Drawing on historic comparison, Ellis calls Jacobs opinion piece 'nonsense'

There may be a reason for residents of DeKalb County to consider voting for another layer of government, but it is not the nonsense presented by Rep. Mike Jacobs in his op-ed on cityhood. Any eighth grade history student knows the American Revolution was conceived on the flawed principle of taxation without representation.  What we have here is exploitation of current state law based on bad public policy.  This is why:

When choice commercial and residential properties are usurped into newly proposed cities, it increases the tax burden for everyone who is left outside of the city limits. This is actually a more accurate application of Jacobs’ analogy. The citizens and businesses of DeKalb who will shoulder the cost (i.e. increased tax burden) of a new city cannot vote on it under current law.  That’s taxation without representation.
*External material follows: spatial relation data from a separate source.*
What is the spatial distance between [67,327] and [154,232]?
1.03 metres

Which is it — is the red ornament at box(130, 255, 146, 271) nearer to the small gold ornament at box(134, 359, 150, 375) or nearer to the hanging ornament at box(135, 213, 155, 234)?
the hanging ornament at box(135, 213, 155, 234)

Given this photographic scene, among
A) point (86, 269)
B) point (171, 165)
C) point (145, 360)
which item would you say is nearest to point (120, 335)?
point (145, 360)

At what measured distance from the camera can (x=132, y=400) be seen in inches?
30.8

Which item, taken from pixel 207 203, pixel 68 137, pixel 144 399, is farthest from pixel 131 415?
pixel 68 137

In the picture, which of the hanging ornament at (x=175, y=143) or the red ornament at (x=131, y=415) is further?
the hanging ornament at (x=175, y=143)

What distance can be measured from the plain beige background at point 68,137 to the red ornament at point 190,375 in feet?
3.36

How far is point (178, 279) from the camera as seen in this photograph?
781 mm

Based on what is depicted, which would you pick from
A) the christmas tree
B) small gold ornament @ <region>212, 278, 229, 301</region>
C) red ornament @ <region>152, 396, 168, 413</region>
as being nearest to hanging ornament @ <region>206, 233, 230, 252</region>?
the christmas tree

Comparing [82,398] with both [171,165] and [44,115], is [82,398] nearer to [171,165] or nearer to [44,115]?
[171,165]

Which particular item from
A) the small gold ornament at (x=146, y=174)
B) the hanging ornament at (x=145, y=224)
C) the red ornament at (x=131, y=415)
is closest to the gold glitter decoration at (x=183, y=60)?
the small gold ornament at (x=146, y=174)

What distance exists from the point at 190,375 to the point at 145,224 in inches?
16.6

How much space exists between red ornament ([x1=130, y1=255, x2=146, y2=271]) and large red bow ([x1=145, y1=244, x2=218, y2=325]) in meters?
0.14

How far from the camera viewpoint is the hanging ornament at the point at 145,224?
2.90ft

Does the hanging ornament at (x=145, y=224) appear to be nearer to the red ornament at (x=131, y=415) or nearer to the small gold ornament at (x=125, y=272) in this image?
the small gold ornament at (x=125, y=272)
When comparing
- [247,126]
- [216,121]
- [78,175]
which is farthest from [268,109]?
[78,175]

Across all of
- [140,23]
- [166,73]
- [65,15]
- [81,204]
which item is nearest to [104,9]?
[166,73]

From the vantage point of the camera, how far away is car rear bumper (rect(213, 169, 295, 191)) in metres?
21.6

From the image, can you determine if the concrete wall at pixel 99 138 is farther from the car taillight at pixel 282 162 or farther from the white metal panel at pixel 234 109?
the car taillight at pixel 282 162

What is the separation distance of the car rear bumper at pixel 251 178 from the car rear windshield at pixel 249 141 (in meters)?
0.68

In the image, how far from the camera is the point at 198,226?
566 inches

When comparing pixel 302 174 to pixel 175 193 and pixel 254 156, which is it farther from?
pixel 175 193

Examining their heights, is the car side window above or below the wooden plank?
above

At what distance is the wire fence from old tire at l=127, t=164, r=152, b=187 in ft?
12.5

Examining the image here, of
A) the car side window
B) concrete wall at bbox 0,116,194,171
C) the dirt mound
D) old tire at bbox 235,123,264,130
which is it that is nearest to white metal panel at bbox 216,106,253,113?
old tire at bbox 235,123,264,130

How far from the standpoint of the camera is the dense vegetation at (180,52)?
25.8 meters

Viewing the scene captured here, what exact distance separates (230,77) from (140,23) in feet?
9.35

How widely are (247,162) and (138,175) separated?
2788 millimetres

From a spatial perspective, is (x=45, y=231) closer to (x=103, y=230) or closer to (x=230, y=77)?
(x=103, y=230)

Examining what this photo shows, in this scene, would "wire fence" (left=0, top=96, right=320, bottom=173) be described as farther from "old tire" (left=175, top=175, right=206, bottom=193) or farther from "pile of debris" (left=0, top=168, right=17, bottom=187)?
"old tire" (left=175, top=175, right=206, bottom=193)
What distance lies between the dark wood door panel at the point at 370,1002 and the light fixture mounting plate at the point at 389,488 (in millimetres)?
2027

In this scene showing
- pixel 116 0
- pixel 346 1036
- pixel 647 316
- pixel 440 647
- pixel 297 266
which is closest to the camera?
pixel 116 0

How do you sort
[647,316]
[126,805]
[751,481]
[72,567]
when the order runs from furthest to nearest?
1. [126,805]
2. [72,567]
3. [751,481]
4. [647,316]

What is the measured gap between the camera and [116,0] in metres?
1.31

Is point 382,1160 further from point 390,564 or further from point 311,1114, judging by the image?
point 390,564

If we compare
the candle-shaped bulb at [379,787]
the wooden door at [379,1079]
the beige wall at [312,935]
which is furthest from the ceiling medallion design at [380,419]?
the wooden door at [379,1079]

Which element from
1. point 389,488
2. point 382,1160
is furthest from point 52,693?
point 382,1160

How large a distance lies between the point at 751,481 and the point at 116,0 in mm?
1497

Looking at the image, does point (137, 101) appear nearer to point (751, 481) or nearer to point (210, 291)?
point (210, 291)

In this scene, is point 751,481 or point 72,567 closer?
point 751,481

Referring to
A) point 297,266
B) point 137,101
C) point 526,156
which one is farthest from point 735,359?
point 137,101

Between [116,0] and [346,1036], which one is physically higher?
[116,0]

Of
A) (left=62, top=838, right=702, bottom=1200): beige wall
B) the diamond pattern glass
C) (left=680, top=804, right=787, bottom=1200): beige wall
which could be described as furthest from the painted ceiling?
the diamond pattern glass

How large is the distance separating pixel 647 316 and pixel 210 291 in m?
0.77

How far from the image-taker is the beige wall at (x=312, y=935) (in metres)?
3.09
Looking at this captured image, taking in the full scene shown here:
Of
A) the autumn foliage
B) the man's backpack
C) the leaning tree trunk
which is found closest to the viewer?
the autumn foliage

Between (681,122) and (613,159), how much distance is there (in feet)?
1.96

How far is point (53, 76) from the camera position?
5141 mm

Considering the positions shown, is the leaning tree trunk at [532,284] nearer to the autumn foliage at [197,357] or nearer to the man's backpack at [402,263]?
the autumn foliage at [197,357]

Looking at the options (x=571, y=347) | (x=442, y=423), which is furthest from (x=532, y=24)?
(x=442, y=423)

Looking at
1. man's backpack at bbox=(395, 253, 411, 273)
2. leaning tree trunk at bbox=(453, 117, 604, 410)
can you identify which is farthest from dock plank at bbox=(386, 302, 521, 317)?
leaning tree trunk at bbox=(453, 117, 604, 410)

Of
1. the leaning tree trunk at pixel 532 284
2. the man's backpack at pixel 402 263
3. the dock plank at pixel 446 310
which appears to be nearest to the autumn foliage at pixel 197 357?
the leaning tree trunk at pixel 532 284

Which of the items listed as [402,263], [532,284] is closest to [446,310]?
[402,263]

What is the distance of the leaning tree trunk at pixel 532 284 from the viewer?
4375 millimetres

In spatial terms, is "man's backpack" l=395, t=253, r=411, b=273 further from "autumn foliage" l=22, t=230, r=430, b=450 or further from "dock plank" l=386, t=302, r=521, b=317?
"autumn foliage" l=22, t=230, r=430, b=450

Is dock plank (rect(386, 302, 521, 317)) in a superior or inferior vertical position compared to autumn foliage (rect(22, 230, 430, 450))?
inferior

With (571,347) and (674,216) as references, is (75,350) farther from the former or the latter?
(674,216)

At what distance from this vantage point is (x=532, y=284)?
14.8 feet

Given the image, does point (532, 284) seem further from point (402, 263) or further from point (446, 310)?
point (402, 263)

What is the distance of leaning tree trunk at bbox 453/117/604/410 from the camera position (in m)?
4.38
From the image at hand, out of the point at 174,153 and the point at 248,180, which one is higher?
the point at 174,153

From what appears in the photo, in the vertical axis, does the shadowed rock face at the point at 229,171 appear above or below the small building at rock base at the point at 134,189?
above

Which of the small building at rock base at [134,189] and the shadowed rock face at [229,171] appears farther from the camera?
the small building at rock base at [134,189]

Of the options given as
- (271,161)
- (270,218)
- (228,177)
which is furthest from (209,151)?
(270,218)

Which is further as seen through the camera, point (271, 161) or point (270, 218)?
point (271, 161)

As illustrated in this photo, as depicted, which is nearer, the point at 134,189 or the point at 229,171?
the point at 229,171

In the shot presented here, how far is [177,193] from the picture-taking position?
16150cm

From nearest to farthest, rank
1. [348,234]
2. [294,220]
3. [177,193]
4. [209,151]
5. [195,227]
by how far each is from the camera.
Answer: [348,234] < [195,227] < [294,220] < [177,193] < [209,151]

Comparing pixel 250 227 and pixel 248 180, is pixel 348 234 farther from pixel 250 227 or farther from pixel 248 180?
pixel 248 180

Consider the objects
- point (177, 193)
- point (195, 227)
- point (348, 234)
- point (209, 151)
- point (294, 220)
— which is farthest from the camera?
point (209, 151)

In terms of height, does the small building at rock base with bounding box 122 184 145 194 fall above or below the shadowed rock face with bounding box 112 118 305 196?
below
 The current law also creates economic classism and dilutes the voting strength of minorities. It moves us as a county and region further away from the “beloved community” that our native son, Dr. Martin Luther King, Jr., often advocated. 

It is wrong to mislead residents into thinking that somehow their taxes will go down if they create a new city. Ask any newly created city, revenues are always over-estimated and expenses are underestimated. It is time to tell the truth to our citizens—if the referendum passes, residents of Ashford/Brookhaven will pay more in property taxes than they do right now.

It is also a tactic of Rep. Jacobs to bring out the “wasteful government” boogeyman. Let’s examine the facts:  Since 2009, I have cut spending by $130 million and the overall operating budget has declined from $636 million to $559 million. We are working with 1,000 fewer employees than we had in 2008, and maintaining the same levels of government services. We are the most efficient government of its size, anywhere.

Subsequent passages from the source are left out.